**BRIEF:** Go through the records and extract every line with the word "measured".

STUDY MATERIAL START

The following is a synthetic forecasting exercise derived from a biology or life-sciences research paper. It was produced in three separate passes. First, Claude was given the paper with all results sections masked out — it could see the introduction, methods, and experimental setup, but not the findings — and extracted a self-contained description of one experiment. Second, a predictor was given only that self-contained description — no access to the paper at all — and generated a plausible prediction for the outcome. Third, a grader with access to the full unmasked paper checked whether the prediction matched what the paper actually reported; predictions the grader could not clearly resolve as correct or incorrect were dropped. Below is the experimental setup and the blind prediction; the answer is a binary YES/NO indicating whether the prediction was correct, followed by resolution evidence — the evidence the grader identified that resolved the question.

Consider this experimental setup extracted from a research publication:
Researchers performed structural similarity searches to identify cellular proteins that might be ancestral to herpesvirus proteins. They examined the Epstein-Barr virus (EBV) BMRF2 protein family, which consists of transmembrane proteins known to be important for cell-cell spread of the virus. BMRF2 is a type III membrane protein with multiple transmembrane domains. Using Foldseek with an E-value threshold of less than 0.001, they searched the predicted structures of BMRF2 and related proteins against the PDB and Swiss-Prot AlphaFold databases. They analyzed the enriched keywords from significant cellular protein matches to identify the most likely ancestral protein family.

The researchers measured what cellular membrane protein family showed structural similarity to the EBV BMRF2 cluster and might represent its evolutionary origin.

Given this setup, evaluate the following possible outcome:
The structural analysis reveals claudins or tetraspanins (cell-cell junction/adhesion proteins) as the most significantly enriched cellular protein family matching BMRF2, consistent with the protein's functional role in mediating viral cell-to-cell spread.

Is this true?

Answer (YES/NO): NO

STUDY MATERIAL END
STUDY MATERIAL START

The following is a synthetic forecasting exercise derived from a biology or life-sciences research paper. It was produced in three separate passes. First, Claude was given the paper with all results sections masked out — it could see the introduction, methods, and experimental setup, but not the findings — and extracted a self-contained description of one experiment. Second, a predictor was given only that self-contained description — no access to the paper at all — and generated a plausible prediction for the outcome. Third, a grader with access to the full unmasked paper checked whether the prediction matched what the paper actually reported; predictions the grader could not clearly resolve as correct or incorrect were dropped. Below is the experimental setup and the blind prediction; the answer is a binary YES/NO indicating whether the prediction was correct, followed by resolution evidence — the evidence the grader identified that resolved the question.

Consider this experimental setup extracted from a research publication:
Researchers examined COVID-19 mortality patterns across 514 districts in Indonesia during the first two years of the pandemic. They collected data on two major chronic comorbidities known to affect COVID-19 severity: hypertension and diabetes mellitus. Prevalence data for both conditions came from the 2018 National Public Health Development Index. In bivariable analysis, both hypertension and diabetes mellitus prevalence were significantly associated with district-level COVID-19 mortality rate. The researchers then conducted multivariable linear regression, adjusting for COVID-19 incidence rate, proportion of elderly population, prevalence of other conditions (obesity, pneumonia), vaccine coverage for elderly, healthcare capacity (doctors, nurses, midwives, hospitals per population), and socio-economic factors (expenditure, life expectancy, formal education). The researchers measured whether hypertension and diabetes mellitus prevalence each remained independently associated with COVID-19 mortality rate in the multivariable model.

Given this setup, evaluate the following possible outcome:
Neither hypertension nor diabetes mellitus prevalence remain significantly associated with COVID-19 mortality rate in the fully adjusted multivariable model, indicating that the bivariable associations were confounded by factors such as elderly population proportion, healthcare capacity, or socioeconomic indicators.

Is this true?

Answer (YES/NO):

STUDY MATERIAL END
STUDY MATERIAL START

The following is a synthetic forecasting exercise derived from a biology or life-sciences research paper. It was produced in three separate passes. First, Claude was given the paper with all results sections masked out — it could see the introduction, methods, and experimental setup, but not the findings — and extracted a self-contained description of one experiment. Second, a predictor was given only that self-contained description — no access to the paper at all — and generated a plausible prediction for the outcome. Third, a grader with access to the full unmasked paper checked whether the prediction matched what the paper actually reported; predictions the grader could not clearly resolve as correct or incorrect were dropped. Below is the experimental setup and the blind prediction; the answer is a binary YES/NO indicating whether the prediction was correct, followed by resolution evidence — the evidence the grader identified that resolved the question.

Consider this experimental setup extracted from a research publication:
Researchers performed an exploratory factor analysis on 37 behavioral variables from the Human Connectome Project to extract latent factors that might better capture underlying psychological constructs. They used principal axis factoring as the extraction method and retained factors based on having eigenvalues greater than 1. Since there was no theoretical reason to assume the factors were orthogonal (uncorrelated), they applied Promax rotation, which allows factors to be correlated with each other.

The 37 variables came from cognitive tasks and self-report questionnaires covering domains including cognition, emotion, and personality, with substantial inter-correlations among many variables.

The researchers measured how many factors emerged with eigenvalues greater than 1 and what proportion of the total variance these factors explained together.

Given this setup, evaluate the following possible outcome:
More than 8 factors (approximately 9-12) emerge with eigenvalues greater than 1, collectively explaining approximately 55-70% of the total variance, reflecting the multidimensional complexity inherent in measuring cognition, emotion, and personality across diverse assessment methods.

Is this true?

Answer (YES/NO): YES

STUDY MATERIAL END

**RESULT OF THE EXERCISE:**
The researchers measured what cellular membrane protein family showed structural similarity to the EBV BMRF2 cluster and might represent its evolutionary origin.
Researchers examined COVID-19 mortality patterns across 514 districts in Indonesia during the first two years of the pandemic. They collected data on two major chronic comorbidities known to affect COVID-19 severity: hypertension and diabetes mellitus. Prevalence data for both conditions came from the 2018 National Public Health Development Index. In bivariable analysis, both hypertension and diabetes mellitus prevalence were significantly associated with district-level COVID-19 mortality rate. The researchers then conducted multivariable linear regression, adjusting for COVID-19 incidence rate, proportion of elderly population, prevalence of other conditions (obesity, pneumonia), vaccine coverage for elderly, healthcare capacity (doctors, nurses, midwives, hospitals per population), and socio-economic factors (expenditure, life expectancy, formal education). The researchers measured whether hypertension and diabetes mellitus prevalence each remained independently associated with COVID-19 mortality rate in the multivariable model.
The researchers measured how many factors emerged with eigenvalues greater than 1 and what proportion of the total variance these factors explained together.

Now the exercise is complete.